I want to filter a data frame named final_arrange that has ~80000 rows filled with events. Each event is assigned to an entity, which is identified with a character stored in the column ticker. Each event also has an event range/window that is specified by the columns Event_start and Event_end. The result I want to get is that I have non-overlapping events only.
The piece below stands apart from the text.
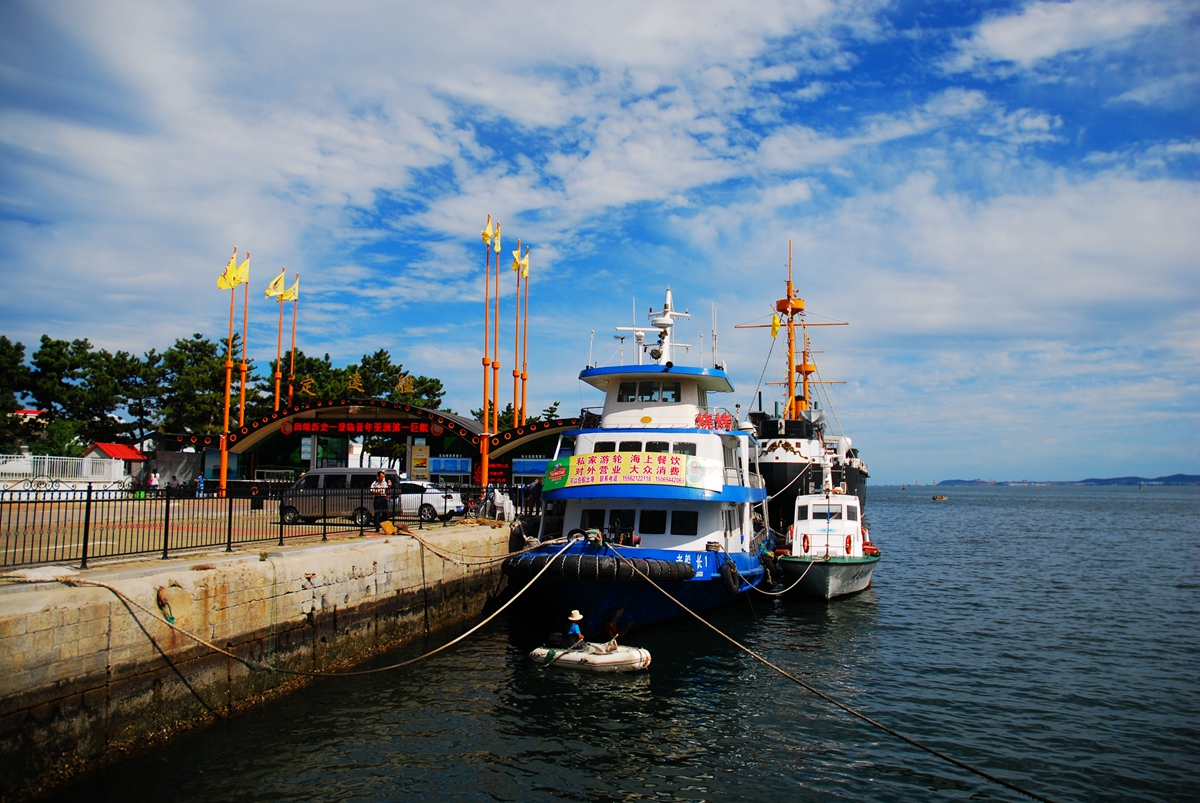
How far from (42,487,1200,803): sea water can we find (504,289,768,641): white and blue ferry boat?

Meaning that for each entity(ticker) there is just one event at a time without event windows overlapping.
(hopefully)reproducible example:
structure(list(ticker = c("AAP", "AAP", "AAP", "AAP", "AAP",
"AAP", "AAP", "AAP", "AAP", "AAP", "AAP", "AAPL", "AAPL", "AAPL",
"AAPL", "AAPL", "AAPL", "AAPL", "AAPL", "AAPL", "AAPL", "AAPL",
"AAPL", "AAPL", "EFSC", "EFSC", "EFX", "EFX", "EFX"), Event_start = structure(c(17858,
17941, 17950, 17962, 18033, 18130, 18207, 18217, 18305, 18396,
18418, 17716, 17717, 17718, 17719, 17720, 17723, 17724, 17725,
17726, 17727, 17731, 17732, 17744, 18367, 18458, 17718, 17732,
17746), class = "Date"), Event_end = structure(c(17868, 17951,
17960, 17972, 18043, 18140, 18217, 18227, 18315, 18406, 18428,
17726, 17727, 17728, 17729, 17730, 17733, 17734, 17735, 17736,
17737, 17741, 17742, 17754, 18377, 18468, 17728, 17742, 17756
), class = "Date")), row.names = c(NA, -29L), class = c("data.table",
"data.frame"), .internal.selfref = <pointer: 0x000002036a211ef0>, sorted = "Event_start")
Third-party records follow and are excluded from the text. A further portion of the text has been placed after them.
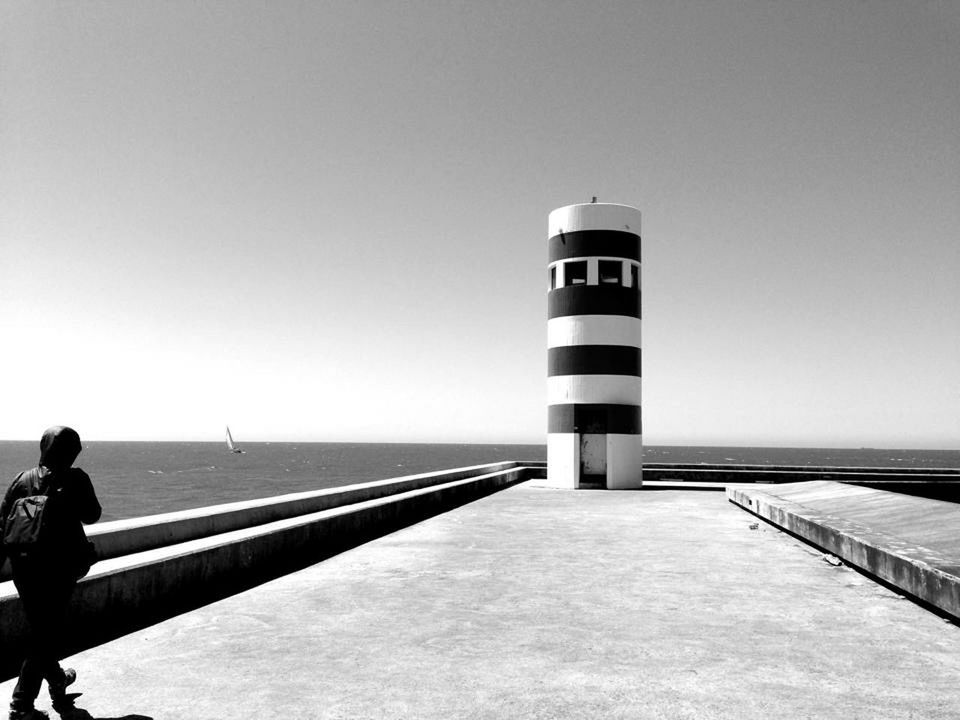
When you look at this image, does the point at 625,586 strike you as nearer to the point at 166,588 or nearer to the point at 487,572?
the point at 487,572

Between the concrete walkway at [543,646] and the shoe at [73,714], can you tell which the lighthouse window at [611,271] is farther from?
the shoe at [73,714]

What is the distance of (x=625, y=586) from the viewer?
8336 millimetres

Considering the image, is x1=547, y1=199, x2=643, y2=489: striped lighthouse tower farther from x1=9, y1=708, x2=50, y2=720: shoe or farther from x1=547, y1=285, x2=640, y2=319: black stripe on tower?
x1=9, y1=708, x2=50, y2=720: shoe

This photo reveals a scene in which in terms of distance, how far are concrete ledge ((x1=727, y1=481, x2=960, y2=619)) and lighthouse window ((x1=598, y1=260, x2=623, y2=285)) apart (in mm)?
8328

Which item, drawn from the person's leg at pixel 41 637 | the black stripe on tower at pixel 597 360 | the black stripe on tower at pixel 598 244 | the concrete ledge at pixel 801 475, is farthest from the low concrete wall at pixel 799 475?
the person's leg at pixel 41 637

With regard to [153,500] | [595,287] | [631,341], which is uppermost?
[595,287]

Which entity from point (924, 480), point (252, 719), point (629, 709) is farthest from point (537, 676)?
point (924, 480)

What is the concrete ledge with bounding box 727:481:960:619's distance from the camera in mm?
7223

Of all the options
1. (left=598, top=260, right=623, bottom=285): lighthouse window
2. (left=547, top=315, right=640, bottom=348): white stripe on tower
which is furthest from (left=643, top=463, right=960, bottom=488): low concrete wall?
(left=598, top=260, right=623, bottom=285): lighthouse window

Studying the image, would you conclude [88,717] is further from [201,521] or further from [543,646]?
[201,521]

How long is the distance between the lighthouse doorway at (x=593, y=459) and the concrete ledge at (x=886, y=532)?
7.63 meters

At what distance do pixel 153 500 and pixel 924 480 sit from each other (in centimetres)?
Result: 6289

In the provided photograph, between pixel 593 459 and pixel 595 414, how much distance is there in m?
1.50

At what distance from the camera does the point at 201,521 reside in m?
10.4
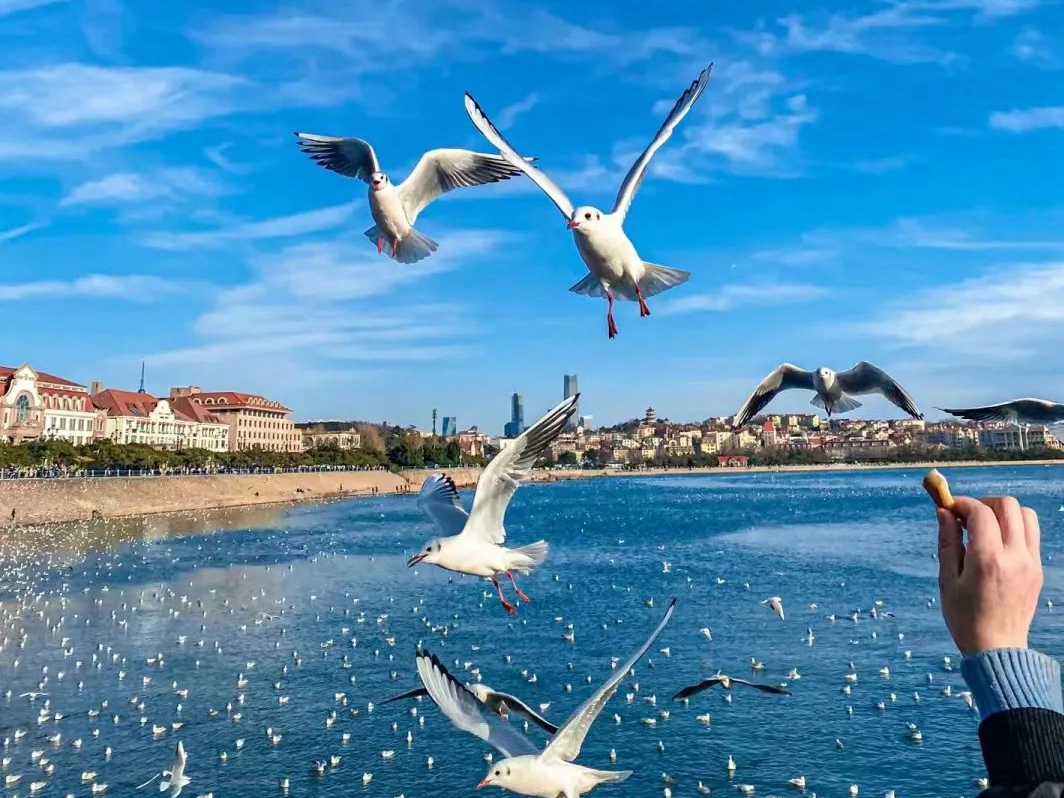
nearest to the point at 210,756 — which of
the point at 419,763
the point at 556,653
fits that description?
the point at 419,763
I found a great thread with a data.table solution for a similar problem but struggle to tailor the code to my needs. Efficient way to drop rows with overlapping times The difference to my problem is that as a secondary condition I need to check if the current rows ticker has an exact match in a prior or previous one. If they do not have an exact match, a row should not be deleted, even if event windows overlap.
This is the code I got:
result <- setDT(final_arrange, key="Event_start")[!(Event_end >= shift(Event_start, type="lead", fill = T) & ticker == shift(ticker, type="lead", fill = T))
& !(Event_start <= shift(Event_end, type="lag", fill = F) & ticker == shift(ticker, type="lag", fill = T))]
The result it yields is:
ticker Event_start Event_end
AAP 2018-11-23 2018-12-03
AAP 2019-03-07 2019-03-17
AAP 2019-05-17 2019-05-27
AAP 2019-08-22 2019-09-01
AAP 2020-02-13 2020-02-23
AAP 2020-05-14 2020-05-24
AAP 2020-06-05 2020-06-15
AAPL 2018-08-01 2018-08-11
EFSC 2020-04-15 2020-04-25
EFSC 2020-07-15 2020-07-25
EFX 2018-07-06 2018-07-16
EFX 2018-07-20 2018-07-30
EFX 2018-08-03 2018-08-13
What an desired output looks like:
ticker Event_start Event_end
AAP 2018-11-23 2018-12-03
AAP 2019-02-14 2019-02-24
AAP 2019-03-07 2019-03-17
AAP 2019-05-17 2019-05-27
AAP 2019-08-22 2019-09-01
AAP 2019-11-07 2019-11-17
AAP 2020-02-13 2020-02-23
AAP 2020-05-14 2020-05-24
AAP 2020-06-05 2020-06-15
AAPL 2018-07-04 2018-07-14
AAPL 2018-07-15 2018-07-25
AAPL 2018-08-01 2018-08-11
EFSC 2020-04-15 2020-04-25
EFSC 2020-07-15 2020-07-25
EFX 2018-07-06 2018-07-16
EFX 2018-07-20 2018-07-30
EFX 2018-08-03 2018-08-13
There are some rows missing and I struggle to identify what the root of the problem is. Is it because using "==" to check if a row matches the prior or previous columns ticker is not resulting in exact matches only? I did not manage to use grepl (e.g. grepl(ticker, shift(ticker, type="lead", fill=T)) either (error message: "argument 'pattern' has length > 1 and only the first element will be used"). Because it refers to ticker as the column and not the ticker value in the unique row?
I also tried making a cartesian product and filtering afterwards but got stopped by hardware restrictions, as the data is too big and R tells me that it can not allocate the 24Gb dataframe. Data.table solutions are therefore preferred.
Did I do some rookie mistakes? How would you approach the problem? I hope the example I provided is reproducible as intended and I am happy for feedback of all sorts.